If you can intellectually hover above this jungle of IT within higher education, it becomes clearer that the ecosystem has been getting richer, much more complex and is as daunting as ever. For CIOs and IT leaders, this creates a central challenge: when should we design solutions that respect the past versus design solutions that embrace the future?
Too often, I see organizations looking at this evolving ecosystem with mental frames that are wrought from the distant IT past and unaware of the need to examine this question. This mental inertia causes a discounting of evolving solutions and a continued investment in aging ones. To an extent, the vendor IT market appreciates this, as it allows vendors to extract a stable profit from this mental inertia. The vendor can slow down the rate of change in their solutions, keep customers who want to stay with the past happy and redirect their resources elsewhere. We know this as ‘milking the cash cow.’
But on the flip side of this question, chasing ephemeral solutions can create its own problems. Universities have a tendency to do this, especially if they feel some stress in particular areas and usually when a forward-looking administrator or faculty is eloquent for the change. After all, when the going gets tough, the tough go shopping. Shamelessly pursuing every new thing creates data integration challenges and often leaves universities in a lurch when the vendor disappears from the market.

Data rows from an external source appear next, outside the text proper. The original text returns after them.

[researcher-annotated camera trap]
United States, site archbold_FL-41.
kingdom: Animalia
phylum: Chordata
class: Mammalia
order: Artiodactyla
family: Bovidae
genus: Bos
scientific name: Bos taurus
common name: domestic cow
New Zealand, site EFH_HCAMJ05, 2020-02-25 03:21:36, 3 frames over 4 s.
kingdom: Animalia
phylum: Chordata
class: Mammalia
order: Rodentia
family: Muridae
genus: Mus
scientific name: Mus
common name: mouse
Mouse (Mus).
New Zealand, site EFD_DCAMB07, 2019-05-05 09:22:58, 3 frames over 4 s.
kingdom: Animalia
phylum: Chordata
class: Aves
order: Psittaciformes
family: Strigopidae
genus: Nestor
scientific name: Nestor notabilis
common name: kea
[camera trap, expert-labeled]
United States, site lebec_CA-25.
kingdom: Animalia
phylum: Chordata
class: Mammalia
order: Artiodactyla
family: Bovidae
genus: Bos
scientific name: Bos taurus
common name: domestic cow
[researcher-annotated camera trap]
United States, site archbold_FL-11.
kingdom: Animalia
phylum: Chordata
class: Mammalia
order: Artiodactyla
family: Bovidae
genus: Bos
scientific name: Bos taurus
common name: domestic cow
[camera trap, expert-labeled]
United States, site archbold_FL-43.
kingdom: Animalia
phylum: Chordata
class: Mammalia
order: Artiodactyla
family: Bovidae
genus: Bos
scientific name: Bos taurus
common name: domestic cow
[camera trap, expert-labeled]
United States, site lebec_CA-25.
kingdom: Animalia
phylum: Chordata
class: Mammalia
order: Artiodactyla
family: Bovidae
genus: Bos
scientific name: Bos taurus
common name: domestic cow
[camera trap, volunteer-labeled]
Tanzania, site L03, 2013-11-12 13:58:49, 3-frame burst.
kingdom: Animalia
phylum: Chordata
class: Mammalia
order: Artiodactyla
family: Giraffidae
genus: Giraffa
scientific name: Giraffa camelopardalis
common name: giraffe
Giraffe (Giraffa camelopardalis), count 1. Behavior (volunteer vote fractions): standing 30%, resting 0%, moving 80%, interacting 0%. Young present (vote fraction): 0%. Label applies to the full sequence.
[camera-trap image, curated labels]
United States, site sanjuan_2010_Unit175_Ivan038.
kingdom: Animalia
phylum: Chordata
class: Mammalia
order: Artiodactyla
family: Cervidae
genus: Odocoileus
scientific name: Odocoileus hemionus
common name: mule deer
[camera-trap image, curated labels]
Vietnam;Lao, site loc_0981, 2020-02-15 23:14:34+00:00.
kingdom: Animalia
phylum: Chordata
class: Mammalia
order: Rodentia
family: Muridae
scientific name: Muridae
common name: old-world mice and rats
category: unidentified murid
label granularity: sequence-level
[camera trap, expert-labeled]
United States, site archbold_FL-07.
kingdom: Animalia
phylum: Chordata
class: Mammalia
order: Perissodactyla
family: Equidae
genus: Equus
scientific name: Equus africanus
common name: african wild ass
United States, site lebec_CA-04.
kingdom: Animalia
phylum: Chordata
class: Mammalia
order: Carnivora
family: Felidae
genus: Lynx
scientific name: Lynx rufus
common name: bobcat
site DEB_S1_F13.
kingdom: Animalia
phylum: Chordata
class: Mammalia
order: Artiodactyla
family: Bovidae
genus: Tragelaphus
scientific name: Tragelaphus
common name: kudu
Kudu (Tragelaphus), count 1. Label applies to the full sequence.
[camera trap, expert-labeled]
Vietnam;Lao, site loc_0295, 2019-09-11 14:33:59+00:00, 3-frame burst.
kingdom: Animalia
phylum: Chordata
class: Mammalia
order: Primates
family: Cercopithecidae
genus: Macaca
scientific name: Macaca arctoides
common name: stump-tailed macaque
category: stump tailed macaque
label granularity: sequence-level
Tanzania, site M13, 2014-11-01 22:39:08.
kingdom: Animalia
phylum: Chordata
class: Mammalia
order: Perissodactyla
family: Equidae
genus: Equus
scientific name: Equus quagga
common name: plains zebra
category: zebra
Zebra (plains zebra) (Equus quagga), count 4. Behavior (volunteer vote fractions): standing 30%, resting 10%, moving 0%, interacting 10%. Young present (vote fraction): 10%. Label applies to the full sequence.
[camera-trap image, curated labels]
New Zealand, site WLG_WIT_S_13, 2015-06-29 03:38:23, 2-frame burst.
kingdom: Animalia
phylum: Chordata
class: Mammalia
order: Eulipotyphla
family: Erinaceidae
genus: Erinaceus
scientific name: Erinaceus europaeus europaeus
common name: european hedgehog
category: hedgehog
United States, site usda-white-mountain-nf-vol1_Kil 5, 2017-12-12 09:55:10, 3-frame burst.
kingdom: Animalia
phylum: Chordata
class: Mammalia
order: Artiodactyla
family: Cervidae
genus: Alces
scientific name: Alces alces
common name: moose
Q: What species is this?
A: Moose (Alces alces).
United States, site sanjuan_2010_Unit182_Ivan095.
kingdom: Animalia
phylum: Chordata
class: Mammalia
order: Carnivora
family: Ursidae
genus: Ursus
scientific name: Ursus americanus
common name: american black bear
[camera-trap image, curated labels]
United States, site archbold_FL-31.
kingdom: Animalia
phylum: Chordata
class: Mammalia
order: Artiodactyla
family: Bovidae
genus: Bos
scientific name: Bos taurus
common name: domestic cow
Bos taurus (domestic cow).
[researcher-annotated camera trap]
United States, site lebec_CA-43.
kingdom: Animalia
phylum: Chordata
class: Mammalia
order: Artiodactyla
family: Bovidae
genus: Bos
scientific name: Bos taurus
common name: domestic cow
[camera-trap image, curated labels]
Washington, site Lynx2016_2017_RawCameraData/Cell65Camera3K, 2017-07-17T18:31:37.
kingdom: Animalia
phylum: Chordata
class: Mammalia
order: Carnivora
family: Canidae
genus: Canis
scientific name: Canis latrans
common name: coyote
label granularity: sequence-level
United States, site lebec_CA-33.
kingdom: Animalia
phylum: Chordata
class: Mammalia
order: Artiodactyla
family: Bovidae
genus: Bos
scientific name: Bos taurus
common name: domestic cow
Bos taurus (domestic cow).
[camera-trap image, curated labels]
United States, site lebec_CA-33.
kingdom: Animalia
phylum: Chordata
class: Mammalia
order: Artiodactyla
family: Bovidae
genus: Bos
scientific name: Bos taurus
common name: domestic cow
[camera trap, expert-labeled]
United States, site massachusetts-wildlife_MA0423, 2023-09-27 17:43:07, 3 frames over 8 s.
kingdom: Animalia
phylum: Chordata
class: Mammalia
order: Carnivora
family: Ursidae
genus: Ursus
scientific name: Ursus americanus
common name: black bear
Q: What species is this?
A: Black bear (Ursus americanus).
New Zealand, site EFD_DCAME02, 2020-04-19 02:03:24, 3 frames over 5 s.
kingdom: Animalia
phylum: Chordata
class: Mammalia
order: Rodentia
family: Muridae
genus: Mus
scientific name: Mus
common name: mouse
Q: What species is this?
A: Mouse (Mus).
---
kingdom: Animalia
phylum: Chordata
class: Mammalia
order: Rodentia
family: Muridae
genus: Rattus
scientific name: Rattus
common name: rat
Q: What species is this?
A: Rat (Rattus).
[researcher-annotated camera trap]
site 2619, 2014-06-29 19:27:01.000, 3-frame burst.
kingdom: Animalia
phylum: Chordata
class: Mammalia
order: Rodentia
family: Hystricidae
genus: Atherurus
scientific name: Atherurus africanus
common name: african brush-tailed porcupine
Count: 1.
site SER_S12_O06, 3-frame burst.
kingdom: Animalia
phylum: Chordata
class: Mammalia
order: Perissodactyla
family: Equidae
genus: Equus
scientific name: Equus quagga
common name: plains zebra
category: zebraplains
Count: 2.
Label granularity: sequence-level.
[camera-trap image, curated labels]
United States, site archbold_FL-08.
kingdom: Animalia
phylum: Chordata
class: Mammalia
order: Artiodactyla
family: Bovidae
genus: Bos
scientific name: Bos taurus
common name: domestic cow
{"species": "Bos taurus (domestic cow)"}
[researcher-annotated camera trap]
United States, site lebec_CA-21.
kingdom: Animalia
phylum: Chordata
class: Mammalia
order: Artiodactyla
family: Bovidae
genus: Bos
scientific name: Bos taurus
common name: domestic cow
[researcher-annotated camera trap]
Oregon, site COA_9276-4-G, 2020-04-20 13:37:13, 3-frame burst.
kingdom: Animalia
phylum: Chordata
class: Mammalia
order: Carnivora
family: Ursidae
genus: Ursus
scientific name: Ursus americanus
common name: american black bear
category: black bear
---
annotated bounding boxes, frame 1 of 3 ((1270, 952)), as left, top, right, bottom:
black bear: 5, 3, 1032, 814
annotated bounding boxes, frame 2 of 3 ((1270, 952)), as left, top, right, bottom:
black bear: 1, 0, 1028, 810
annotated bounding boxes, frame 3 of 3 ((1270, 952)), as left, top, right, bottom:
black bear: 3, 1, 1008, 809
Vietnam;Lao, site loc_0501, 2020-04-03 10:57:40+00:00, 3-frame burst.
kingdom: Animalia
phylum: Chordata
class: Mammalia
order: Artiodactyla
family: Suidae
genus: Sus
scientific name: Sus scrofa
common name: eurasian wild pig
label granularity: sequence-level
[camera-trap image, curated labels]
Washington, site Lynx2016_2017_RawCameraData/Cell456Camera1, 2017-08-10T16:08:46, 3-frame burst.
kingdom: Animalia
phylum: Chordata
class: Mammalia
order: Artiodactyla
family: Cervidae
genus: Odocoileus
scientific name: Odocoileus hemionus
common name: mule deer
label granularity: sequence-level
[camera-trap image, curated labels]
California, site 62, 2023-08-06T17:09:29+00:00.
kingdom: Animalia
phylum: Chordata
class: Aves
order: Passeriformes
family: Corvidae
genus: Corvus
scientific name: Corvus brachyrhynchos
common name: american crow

But inside this choice between the past and the future lies the great opportunity. The trick becomes in knowing, not just for the CIOs and IT leaders, but the leadership team of the institution, which decisions need to respect the past, which decisions need to embrace the future and more importantly, how does the organization move its IT solutions from the past to the future cost-effectively.
What is making this choice between past and future interesting is the state of data and system integration. It has significantly improved in the last decade. The development of robust and now streaming APIs, continued virtualization advances including containers, lambas and other fascinating ‘micro’ services allow for new levels of scale in distributed systems we have not seen before. Networking, both wired and wireless, has advanced allowing for cooperative systems across the globe. These advances in data movement and distributed computing are begging for system modularity.
In this bubbling cauldron of complex solutions, agile, incremental and module maneuvers are in order. Foresight will be the key skill. This will require CIOs and IT to get out and shape the future by collaborating and innovating with internal and external partners. Since it will be impossible for any institution or IT leader to turn back the clock and slow the pace of technical change, the alternative is to stay ahead of it. This will require a community of people, both inside the institution and across a diverse vendor pool, working collectively to increase their knowledge. By collectively and collaboratively shaping the future, we might be able to tame our portion of the wild IT ecosystem.